[[ Task material open ]]

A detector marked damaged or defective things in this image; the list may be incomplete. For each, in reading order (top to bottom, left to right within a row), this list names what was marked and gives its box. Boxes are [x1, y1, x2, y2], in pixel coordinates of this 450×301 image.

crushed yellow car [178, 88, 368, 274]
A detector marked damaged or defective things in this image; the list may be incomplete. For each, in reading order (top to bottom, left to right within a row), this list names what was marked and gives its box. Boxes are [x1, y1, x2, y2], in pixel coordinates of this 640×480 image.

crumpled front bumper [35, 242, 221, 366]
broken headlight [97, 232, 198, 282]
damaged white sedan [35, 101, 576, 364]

[[ Task material closed ]]

◆ Goal of the exercise ◆
Nothing in the entries should be skipped. Output them all exactly.

◆ Result ◆
A detector marked damaged or defective things in this image; the list may be incomplete. For each, in reading order (top to bottom, left to right within a row), this list names what was marked and gives its box. Boxes are [x1, y1, x2, y2], in pixel coordinates of this 450×301 image.

crushed yellow car [178, 88, 368, 274]
A detector marked damaged or defective things in this image; the list may be incomplete. For each, in reading order (top to bottom, left to right within a row), this list names what was marked and gives its box. Boxes are [x1, y1, x2, y2], in pixel coordinates of this 640×480 image.

crumpled front bumper [35, 242, 221, 366]
broken headlight [97, 232, 198, 282]
damaged white sedan [35, 101, 576, 364]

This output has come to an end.